#### [PROBLEMA BREVE 1]
Extrae sin cambios del fragmento sobre los sacerdotes la parte que se abre con las palabras que contienen "Gracias por ungir" y se cierra con "parábola (cf. Lc10,25-37).".
#### [PROBLEMA BREVE 2]
Según el fragmento sobre los sacerdotes, ¿en qué personas se puede contemplar al Pueblo fiel de Dios? Enuméralas todas.

#### [TEXTO FUENTE]
Y así ser «capaces de caldear el corazón de las personas, de caminar con ellas
en la noche, de saber dialogar e incluso descender a su noche y su oscuridad
sin perderse»[13];
porque «eterna es su misericordia».
Gracias por ungir y anunciar a todos, con ardor, “a tiempo y a
destiempo” el Evangelio de Jesucristo (cf. 2 Tm4,2), sondeando el
corazón de la propia comunidad «para buscar dónde está vivo y ardiente el deseo
de Dios y también dónde ese diálogo, que era amoroso, fue sofocado o no pudo
dar fruto»[14];
porque «eterna es su misericordia».
Gracias por las veces en que, dejándose conmover en las entrañas, han
acogido a los caídos, curado sus heridas, dando calor a sus corazones,
mostrando ternura y compasión como el samaritano de la parábola (cf. Lc10,25-37).
Nada urge tanto como esto: proximidad, cercanía, hacernos cercanos a la carne
del hermano sufriente. ¡Cuánto bien hace el ejemplo de un sacerdote que se
acerca y no le huye a las heridas de sus hermanos![15].
Reflejo del corazón del pastor que aprendió el gusto espiritual de sentirse uno
con su pueblo[16];
que no se olvida que salió de él y que sólo en su servicio encontrará y podrá
desplegar su más pura y plena identidad, que le hace desarrollar un estilo de
vida austera y sencilla, sin aceptar privilegios que no tienen sabor a
Evangelio; porque «eterna es su misericordia».
Gracias demos, también por la santidad del Pueblo fiel de Dios que somos
invitados a apacentar y, a través del cual, el Señor también nos apacienta y
cuida con el regalo de poder contemplar a ese pueblo en esos «padres que cuidan
con tanto amor a sus hijos, en esos hombres y mujeres que trabajan para llevar
el pan a su casa, en los enfermos, en las religiosas ancianas que siguen
sonriendo. En esta constancia para seguir adelante día a día, veo la santidad
de la Iglesia militante»[17].
Agradezcamos por cada uno de ellos y dejémonos socorrer y estimular por su
testimonio; porque «eterna es su misericordia».
ÁNIMO
«Mi deseo es que se sientan animados» (Col 2,2).
Mi segundo gran deseo, haciéndome eco de las palabras de san Pablo, es
acompañarlos a renovar nuestro ánimo sacerdotal, fruto ante todo de la acción
del Espíritu Santo en nuestras vidas. Frente a experiencias dolorosas todos
tenemos necesidad de consuelo y de ánimo. La misión a la que fuimos llamados no
entraña ser inmunes al sufrimiento, al dolor e inclusive a la incomprensión[18];
al contrario, nos pide mirarlos de frente y asumirlos para dejar que el Señor
los transforme y nos configure más a Él. «En el fondo, la falta de un
reconocimiento sincero, dolorido y orante de nuestros límites es lo que impide
a la gracia actuar mejor en nosotros, ya que no le deja espacio para provocar
ese bien posible que se integra en un camino sincero y real de crecimiento»[19].

#### [DATOS PROPORCIONADOS]
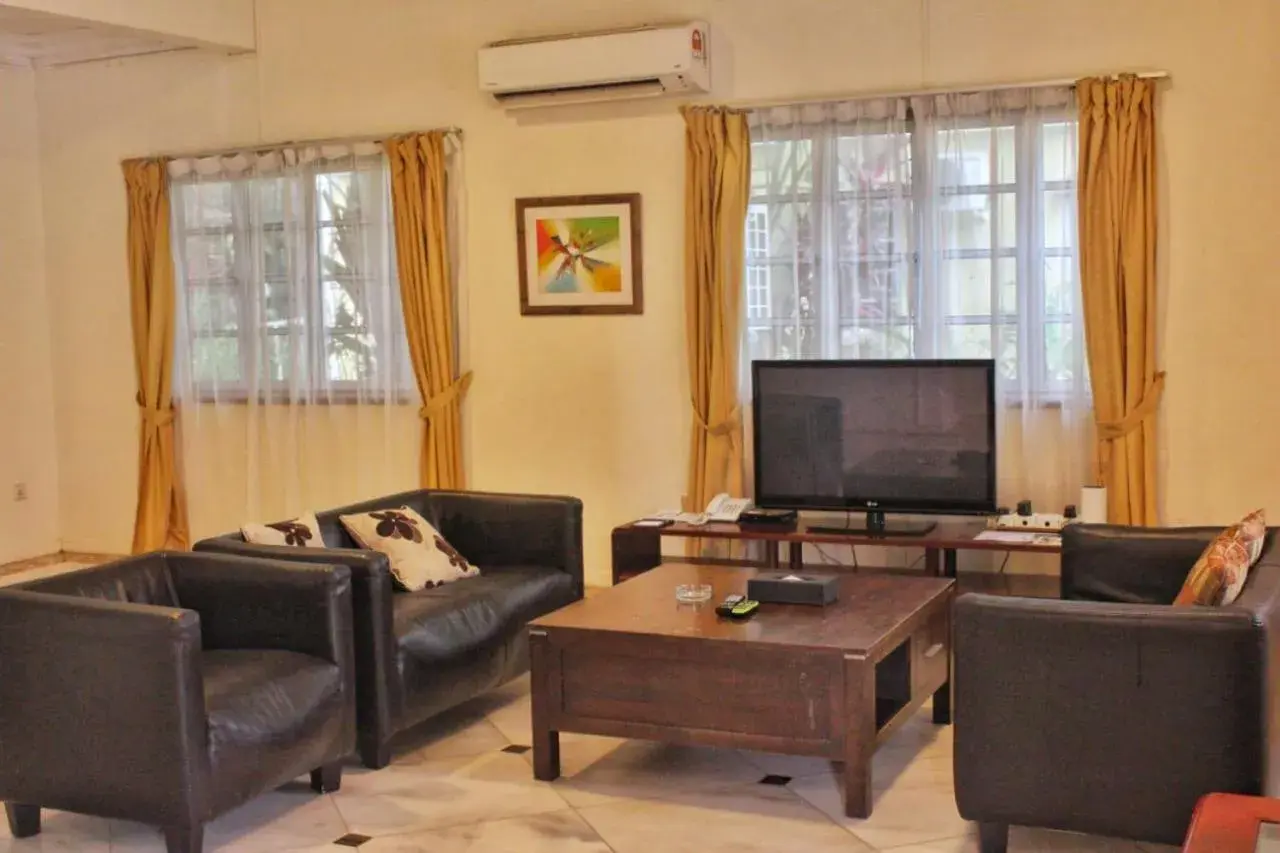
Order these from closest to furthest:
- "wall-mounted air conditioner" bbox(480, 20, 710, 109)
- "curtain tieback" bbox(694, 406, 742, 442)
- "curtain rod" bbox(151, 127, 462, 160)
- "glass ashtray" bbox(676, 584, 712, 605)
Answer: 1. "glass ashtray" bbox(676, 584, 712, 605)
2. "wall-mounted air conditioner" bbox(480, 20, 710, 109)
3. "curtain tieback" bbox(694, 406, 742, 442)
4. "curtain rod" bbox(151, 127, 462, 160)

#### [SOLUCIÓN DEL EJERCICIO 1]
Gracias por ungir y anunciar a todos, con ardor, “a tiempo y a
destiempo” el Evangelio de Jesucristo (cf. 2 Tm4,2), sondeando el
corazón de la propia comunidad «para buscar dónde está vivo y ardiente el deseo
de Dios y también dónde ese diálogo, que era amoroso, fue sofocado o no pudo
dar fruto»[14];
porque «eterna es su misericordia».
Gracias por las veces en que, dejándose conmover en las entrañas, han
acogido a los caídos, curado sus heridas, dando calor a sus corazones,
mostrando ternura y compasión como el samaritano de la parábola (cf. Lc10,25-37).

#### [SOLUCIÓN DEL EJERCICIO 2]
- Los padres que cuidan con tanto amor a sus hijos
- Los hombres y mujeres que trabajan para llevar el pan a su casa
- Los enfermos
- Las religiosas ancianas que siguen sonriendo